I think this is quite a good argument, although it doesn’t defend the virtues of meat-eating as directly as I would like. Eating meat becomes, not something morally acceptable in its own right, but a necessary evil, part of the system. The bigger logical problem with the argument, though, is that someone who doesn’t accept killing animals for food could simply say that insofar as they’re needed for fertilizer (and we do have synthetic fertilizer, so they’re arguably not needed) we should keep small herds for that purpose and allow them to live out their days on the land, letting them die of old age. As crazily impractical as that sounds, it’s certainly possible. Farmers would build the cost of keeping animals into the prices they charged for their grains, veggies, and fruits, just as they now build the cost of their own labor and the costs of their tractors and combines into it. The notion that animals are needed to raise plants doesn’t really end up justifying killing the animals.

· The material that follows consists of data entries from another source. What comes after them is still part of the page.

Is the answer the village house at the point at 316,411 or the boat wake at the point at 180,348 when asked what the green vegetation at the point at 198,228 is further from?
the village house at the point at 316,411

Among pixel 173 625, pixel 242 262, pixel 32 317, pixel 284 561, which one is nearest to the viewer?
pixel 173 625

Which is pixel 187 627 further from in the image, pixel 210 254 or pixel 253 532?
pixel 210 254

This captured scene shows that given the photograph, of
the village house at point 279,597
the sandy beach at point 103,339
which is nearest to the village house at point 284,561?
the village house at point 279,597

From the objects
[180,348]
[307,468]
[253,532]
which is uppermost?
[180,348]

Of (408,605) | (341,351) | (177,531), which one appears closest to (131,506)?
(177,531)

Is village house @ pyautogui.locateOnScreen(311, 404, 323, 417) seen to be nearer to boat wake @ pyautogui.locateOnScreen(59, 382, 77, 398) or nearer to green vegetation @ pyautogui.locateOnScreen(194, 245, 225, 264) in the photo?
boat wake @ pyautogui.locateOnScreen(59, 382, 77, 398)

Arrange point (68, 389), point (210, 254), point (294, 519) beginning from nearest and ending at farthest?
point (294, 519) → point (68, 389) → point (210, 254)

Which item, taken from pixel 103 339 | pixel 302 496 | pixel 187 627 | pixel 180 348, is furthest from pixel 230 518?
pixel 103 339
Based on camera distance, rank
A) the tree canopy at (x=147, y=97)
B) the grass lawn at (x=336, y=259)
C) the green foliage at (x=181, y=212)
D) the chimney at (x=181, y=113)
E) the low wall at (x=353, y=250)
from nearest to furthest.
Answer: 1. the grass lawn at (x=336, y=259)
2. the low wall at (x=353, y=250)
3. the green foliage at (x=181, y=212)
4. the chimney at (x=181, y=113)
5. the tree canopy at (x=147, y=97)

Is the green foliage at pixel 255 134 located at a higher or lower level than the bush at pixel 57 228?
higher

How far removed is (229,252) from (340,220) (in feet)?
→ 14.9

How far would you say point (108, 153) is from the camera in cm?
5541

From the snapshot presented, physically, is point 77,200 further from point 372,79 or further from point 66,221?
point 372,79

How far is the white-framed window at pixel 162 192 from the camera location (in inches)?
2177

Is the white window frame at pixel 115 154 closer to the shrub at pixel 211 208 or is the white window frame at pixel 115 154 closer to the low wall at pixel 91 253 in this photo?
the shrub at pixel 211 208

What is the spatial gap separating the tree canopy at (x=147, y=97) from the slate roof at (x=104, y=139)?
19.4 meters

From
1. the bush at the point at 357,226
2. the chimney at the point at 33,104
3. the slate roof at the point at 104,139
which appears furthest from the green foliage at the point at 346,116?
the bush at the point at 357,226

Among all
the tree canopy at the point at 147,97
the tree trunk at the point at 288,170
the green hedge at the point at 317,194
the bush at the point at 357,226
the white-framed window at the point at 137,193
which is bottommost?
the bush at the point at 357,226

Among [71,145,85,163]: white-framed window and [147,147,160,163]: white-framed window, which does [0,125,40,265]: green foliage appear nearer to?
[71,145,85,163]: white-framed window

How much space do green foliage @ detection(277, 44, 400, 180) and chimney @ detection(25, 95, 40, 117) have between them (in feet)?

I voted for the essay “For What Shall We Be Blamed – And Why?” although I disagree mightily with it. The author makes a philosophically interesting distinction between what is unethical and what is blameworthy. I agree with him/her that there are some things we do that are unethical, but for which we cannot reasonably be blamed. One is experimenting on animals to develop medical treatments. I disagree, though, that eating meat qualifies as one of these unethical but blameless activities. It’s just too easy not to do, as millions of vegetarians prove. Still, it’s a proposal worth considering.